Eventually, his pleas are just as esoteric as his warnings and take genuinely odd but ground-breaking forms. If you thought Megalopolis was going to fall off into unearned sentimentality about at any point – the most heartfelt one throughout since One From The Heart in 1982 – he would stop being concerned with existing limits of cinematic creativity and go beyond them altogether). It was when at Cannes that suddenly there appeared an actor in flesh right next to on-screen Cesar who asked him questions and answered him again. What better way could anyone find to wake up a sleeping audience, even if its momentary boredom or the general malaise that comes from too much easily available studio product set out by committee? I believe none.

How Megalopolis’ fate will change during its run on IMAX is unknown so far , but this single move demonstrates change physically for everyone who watches it like Cesar himself does. At this point onwards it becomes difficult not to become involved in what Coppola is doing. It actually marks the shift from verbose, Shakespearean comedy where themes are stated explicitly to an open reflection on boundaries of cinema, physical space and politics.

Cesar’s vision of the new world begins to unfold in kaleidoscopic, multi-dimensional imagery that defies and literally destroys any traditional use of the screen. Images flap, ripple, fall in on themselves and stretch out. As Cesar’s drawings emerge against each other into triptychs , the sharply focused reality of Megalopolis comes back into view. The camera is getting closer to the drama which becomes more personal. When traditional cinematic flourishes like telephoto portraits are juxtaposed with the increasingly confusing digital backgrounds, they are at once baffling and hypnotic. It is impossible dream come true by a man who has lived through time and shows us contradicting visions of the future that may be if we save it and if not then will definitely happen.

At the center of this all too frustrating and bountiful vision is love. (One of the recurring themes in reviews of Cannes’ leading films this year – although that was not my perception of Furiosa.) And not just love as an abstract concept, but family love, mutual understanding love, creative partnership love.
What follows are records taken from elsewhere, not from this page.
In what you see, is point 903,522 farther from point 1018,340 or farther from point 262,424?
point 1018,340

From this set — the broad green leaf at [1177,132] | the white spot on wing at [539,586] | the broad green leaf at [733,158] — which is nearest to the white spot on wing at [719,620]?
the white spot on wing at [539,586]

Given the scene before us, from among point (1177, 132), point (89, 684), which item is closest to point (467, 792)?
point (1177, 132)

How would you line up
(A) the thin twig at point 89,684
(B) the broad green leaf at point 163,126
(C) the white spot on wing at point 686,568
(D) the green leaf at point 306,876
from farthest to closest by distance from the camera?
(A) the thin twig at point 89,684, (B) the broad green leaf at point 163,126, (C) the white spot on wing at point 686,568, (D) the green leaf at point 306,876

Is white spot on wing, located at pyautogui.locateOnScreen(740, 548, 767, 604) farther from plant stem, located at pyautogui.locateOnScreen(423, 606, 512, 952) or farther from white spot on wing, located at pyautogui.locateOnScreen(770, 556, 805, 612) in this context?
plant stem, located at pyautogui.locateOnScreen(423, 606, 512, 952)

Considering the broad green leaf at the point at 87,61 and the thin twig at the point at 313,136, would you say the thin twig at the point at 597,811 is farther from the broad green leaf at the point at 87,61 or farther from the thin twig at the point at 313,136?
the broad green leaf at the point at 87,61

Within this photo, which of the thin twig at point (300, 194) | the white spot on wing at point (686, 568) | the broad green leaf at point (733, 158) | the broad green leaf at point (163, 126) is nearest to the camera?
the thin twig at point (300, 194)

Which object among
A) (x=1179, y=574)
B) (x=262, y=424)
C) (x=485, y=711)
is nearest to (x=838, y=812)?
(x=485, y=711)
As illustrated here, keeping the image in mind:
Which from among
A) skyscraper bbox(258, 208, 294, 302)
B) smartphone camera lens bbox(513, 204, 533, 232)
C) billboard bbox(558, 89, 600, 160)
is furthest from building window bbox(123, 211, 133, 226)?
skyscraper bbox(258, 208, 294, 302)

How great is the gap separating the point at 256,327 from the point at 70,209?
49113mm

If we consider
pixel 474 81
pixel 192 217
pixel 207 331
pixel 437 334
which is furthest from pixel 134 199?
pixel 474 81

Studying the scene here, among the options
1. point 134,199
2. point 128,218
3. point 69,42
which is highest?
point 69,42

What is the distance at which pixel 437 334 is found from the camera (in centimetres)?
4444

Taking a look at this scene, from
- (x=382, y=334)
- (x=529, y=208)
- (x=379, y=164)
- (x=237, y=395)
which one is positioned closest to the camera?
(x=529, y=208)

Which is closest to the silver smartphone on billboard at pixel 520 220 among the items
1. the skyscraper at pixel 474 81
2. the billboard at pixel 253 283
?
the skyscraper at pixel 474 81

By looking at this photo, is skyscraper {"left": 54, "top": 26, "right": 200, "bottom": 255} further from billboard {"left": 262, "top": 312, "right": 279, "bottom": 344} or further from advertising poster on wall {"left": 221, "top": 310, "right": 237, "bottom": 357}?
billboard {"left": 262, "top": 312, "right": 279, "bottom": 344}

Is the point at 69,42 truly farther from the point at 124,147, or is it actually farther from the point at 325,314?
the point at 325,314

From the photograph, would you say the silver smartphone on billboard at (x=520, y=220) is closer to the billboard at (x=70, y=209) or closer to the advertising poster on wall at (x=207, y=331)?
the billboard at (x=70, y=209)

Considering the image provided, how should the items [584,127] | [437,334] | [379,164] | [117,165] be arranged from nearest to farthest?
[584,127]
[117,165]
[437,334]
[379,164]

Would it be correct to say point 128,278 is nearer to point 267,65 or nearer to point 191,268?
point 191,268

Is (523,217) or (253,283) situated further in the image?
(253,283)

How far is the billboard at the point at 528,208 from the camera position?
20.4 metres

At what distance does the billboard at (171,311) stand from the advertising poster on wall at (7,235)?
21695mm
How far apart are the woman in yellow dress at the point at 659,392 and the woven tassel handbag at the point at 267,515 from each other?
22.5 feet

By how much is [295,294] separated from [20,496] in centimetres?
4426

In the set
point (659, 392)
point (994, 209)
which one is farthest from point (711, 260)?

Eleanor, who was Coppola’s wife and long time collaborator on his last finished film Megalopolis died only a few weeks before its world release. This is fitting tribute in retrospect that comes at the end with an on-screen dedication to her while also being eerie as it represents that moment when a movie achieves perfection by turning into itself: that of an artist in his twilight years who loves dearly and fulfills the dream of stopping the relentless march forward while seeking to imagine (and thus spiritually communicate) a brave new revolutionary transformative future. It’s something you have never seen.


A decades-in-the-making magnum opus from Francis Ford Coppola is inherently frustrating yet irreverently cinematic. And ultimately, what does it mean? A profound personal vision for both good and bad that begins with intricate metaphors and ends with mind-blowing metamorphoses into one long run-on sentence. The argument over artifice gets fought out like a Roman epic set way ahead in time 23rd century.